▶ Passage for review

With these characteristics, each agent can learn how to move appropriately so as to reliably hit the ball over the net before it hits their side of the table, all while not hitting the ball too far and having it go out of bounds. Thus, the agent must learn how to adapt from the observation space of the ball and its current location to know how to move towards the ball at the right moment to hit it back to the other agent. Scoring how well the agents are achieving this is done by taking the maximum accumulated reward by either agent in an episode, and that defines the episode score. The goal of the agents is to achieve a 100-episode average score of +0.5.

A quick example demonstration of the game being played prior to training is shown below, where one agent is controlling the blue racket and the other agent is controlling the red racket:

untrained-maddpg

Contrast this to agents that are now knowledgeable about how to play and can keep the ball in play much better:

trained-maddpg

Again, reaching this point means that the agents have achieved the goal of a 100-episode average score of +0.5.

Setup and Running

Setup

Just as in outlined in the DRLND repository, the following steps can be used to setup the environment:

  1. Setup an anaconda environment (optional):
conda create --name drlnd python=3.6

and then activate this environment using:

conda activate drlnd

in MacOS and Linux or

activate drlnd

in Windows.

  1. As in the DRLND repository, install dependencies using:
git clone https://github.com/udacity/deep-reinforcement-learning.git
cd deep-reinforcement-learning/python
pip install .
  1. Setup the Unity environment

This environment is specifically provided by Udacity to contain the learning environment.

Environments can be downloaded from here:

  • Linux: here
  • Mac OSX: here
  • Windows (32-bit): here
  • Windows (64-bit): here
  • Linux (no visualization): here

With the Unity environment acquired, the directory structure for this project should then be:

configs/...
docs/...
envs/...  <-- place the unzipped Unity environment directories here
models/...
tennis/...  <-- main code for project
output/...
README.md
runner.py
requirements.txt

Main code in the tennis directory is organized as follows:

tennis/
    agents/
        agent.py             <-- base code for running an agent (defaults behaviour is a random agent)

▶ Work item
Pick up the tennis-agent project write-up above right after its final line and carry it forward.

▶ Data below
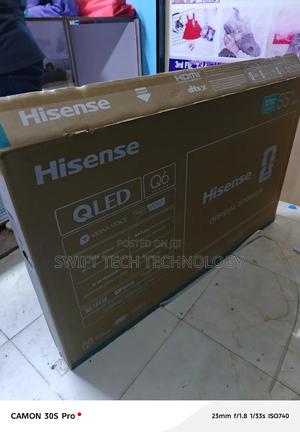 Hisense 50 Qled Q6 Framless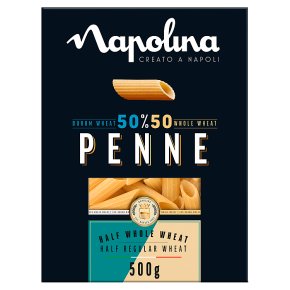 Napolina 50/50 penne pasta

▶ Solved problem
        d4pg_agent.py        <-- code for running the D4PG algorithm
        ddpg_agent.py        <-- code for running the DDPG algorithm
        ppo_agent.py         <-- code for running the PPO algorithm
    tennis_main.py           <-- code for interfacing the agents and the environment
                                  and running episodes in the environment
    torch_models/
        simple_linear.py     <-- torch model for DDPG using a set of linearly connected layers

Running

python runner.py

from the root of this project repository. Arguments can be provided as follows:

  • -t (or --train): train the model with the provided configuration file (Defaults to False),
  • -c (or --config): specify the configuration to use for training the model (Defaults to configs/default_config.yaml.

Thus, running the model to show inference using the final trained model without visualization can be run using:

python runner.py

or with visualization using:

python runner.py -c configs/default_vis_config.yaml

The model can also be retrained if one wishes by passing the -t or --train flag. Be careful as this will overwrite any output in the output/ directory and saved models in the models directory, as specified by the configuration file.

If one wishes to change parameters, then you can create a new configuration file, or modify an existing configuration file, and provide parameters in the following format:

# general parameters
file_path: 'envs/Tennis_Linux_Vis/Tennis.x86_64'
# file_path: 'envs/Reacher_Single.app'
model_file: 'models/final_maddpg.pkl'
graph_file: 'training_performance_final.png'

###########################################################################
# valid values include 'random', 'ddpg'
alg: 'maddpg'
###########################################################################

# parameters for printing and controlling learning time
frame_time: 0.00
max_episodes: 4000
max_iterations: 5000
t_update: 2  # number of time steps to take before update
num_updates: 5 # number of network updates to complete in a time step

# model parameters
model_params:
  # training parameters
  gamma: 0.99
  actor_alpha: 0.0001
  critic_alpha: 0.0003
  t_freq: 100
  tau: 0.001

  # parameters for the Ornstein-Uhlenbeck noise process
  use_ornstein: True
  theta: 0.15
  sigma: 0.2
  mu: 0.0
  decay: 1.0
  # general noise characteristics
  epsilon: 1.0
  epsilon_decay: 1.0
  epsilon_min: 1.0
  noise_variance: 0.5

  # parameters for the replay buffer
  buffer_size: 1000000
  batch_size: 256

  # architecture
  inter_dims: [256, 256]
  use_batch_norm: True

  # parameters specific to PPO
  eps_clip: 0.05
  variance_decay: 0.9995

Results

Using the MADDPG algorithm first proposed by Lowe et al., agents were able to learn how to successfully coordinate and move the rackets to successfully keep the ball in play.

The actor-critic algorithm employs centralized critics and local (agent-specific) actors that implement the following architectures:

nn-architecture

With this architectural setup, the following parameters were determined through manual optimization search or by adapting noise process values from the DDPG paper paper by Lillicrap at al., specifically regarding parameters for the Ornstein-Uhlenbeck noise process.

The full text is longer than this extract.